One of the key features we put in the Affordable Care Act was going after Medicare fraud, preventing Medicare fraud. We have increased criminal penalties, we have launched innovative technologies to detect and pursue those who would defraud Medicare, and we have put more cops on the beat to preserve Medicare funds for beneficiaries and not those who would scam the system. The Cruz amendment would stop all that, stop our efforts we put in there to get a handle on Medicare fraud.

Something that is very important to so many of us is what is happening in rural areas. Right now, under the Affordable Care Act, there are incentive payments paid to rural primary care providers in rural America--States such as North Dakota and Iowa and Texas. Right now the Cruz amendment would stop that incentive payment for primary care providers in rural areas.

I mentioned preventive services--right now every senior gets a wellness visit once a year. More than 34 million seniors got that last year, a free preventive service in Medicare so they can go in and get a wellness check to find out if they need to do something to take better care of themselves. They do not have to pay for that. The Cruz amendment would say if they want to do it now, they have to start paying for it.

Since this is kind of a blunt instrument, this amendment we have before us would defund all activities related to health reform, including paying the Federal employees who administer Medicare. Secretary Sebelius has informed us payments to Medicare providers would be significantly disrupted by this. You just cannot separate the Affordable Care Act from all the other provisions of Medicare that are being run by Health and Human Services or by CMS, the Center for Medicaid and Medicare Services.

Oh, yes, the Senator also talked about the deficit, reducing the deficit. I don't understand why someone would want to stop something which the Congressional Budget Office said would reduce the deficit. I guess we are going to reduce the deficit by increasing the deficit? That is sort of the logic of this amendment.

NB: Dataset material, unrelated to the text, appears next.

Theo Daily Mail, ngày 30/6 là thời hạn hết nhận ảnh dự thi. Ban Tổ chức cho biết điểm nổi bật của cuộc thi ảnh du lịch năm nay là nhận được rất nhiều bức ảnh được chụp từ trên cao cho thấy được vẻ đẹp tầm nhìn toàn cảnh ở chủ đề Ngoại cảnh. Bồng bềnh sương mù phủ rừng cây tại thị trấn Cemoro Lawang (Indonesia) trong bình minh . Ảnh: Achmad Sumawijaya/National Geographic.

The Congressional Budget Office affirmed that the Affordable Care Act reduces the deficit by more than $100 billion in the next 10 years, and more than $1 trillion in the decade that follows. So the Cruz amendment would roll that back. I guess the Senator wants to reduce the deficit by increasing the deficit. Go figure that one out.

It is time to stop the silly games, but I guess it will continue. After all, in 1935 the Congress and President Roosevelt passed the Social Security Act. Seventy-five years later there are still some on the Republican side who would like to get rid of that.

I guess we will continue to have a few voices--not everyone--who will still be fighting the Affordable Care Act a year from now.

In 1965 Congress passed Medicare--the Republicans fought it bitterly, by the way--and 45 years later a few on that side are still trying to undo Medicare by voucherizing it, and that sort of stuff. I just have to say: Here we go again.

William F. Buckley was the founder of the National Review and sort of the godfather of the modern conservative movement in America. He was a very intellectual kind of guy. He was very intellectual and a good writer and speaker. I always enjoyed watching William F. Buckley. He once said: ``A conservative is a fellow standing athwart history yelling: Stop!''

Well, is that really the role? I think there should be a different role, and that is to stand with liberals, moderates, and everybody else to figure out what is best. We need to figure out what is best for moving ahead and not to just yell ``stop'' or repeal something. We need to do something that is so meaningful and so broadly supported, then figure out how to make it work the best.

I kind of conclude where I began. If people have suggestions on how to make the Affordable Care Act work better, smoother, be more efficient, more cost effective, fine. That would be a good debate and discussion. Just to say: No, we are not going to fund it is an ideological approach. It is not based on budget considerations, it is not based on reducing the deficit, which I just pointed out. It is not based on a rational reading of the bill and what is happening out there in terms of setting up the exchanges and all the other things I mentioned. It is just an ideological approach. It is sort of tearing it down and sort of going after President Obama, I guess, one more time. I don't want to take the position that somebody cannot offer an amendment such as that. Sure, they can offer an amendment. They can do anything. However, reasonable, rational people in the Senate don't need to follow that. We need to do what is best for the American people and leave the ideology behind.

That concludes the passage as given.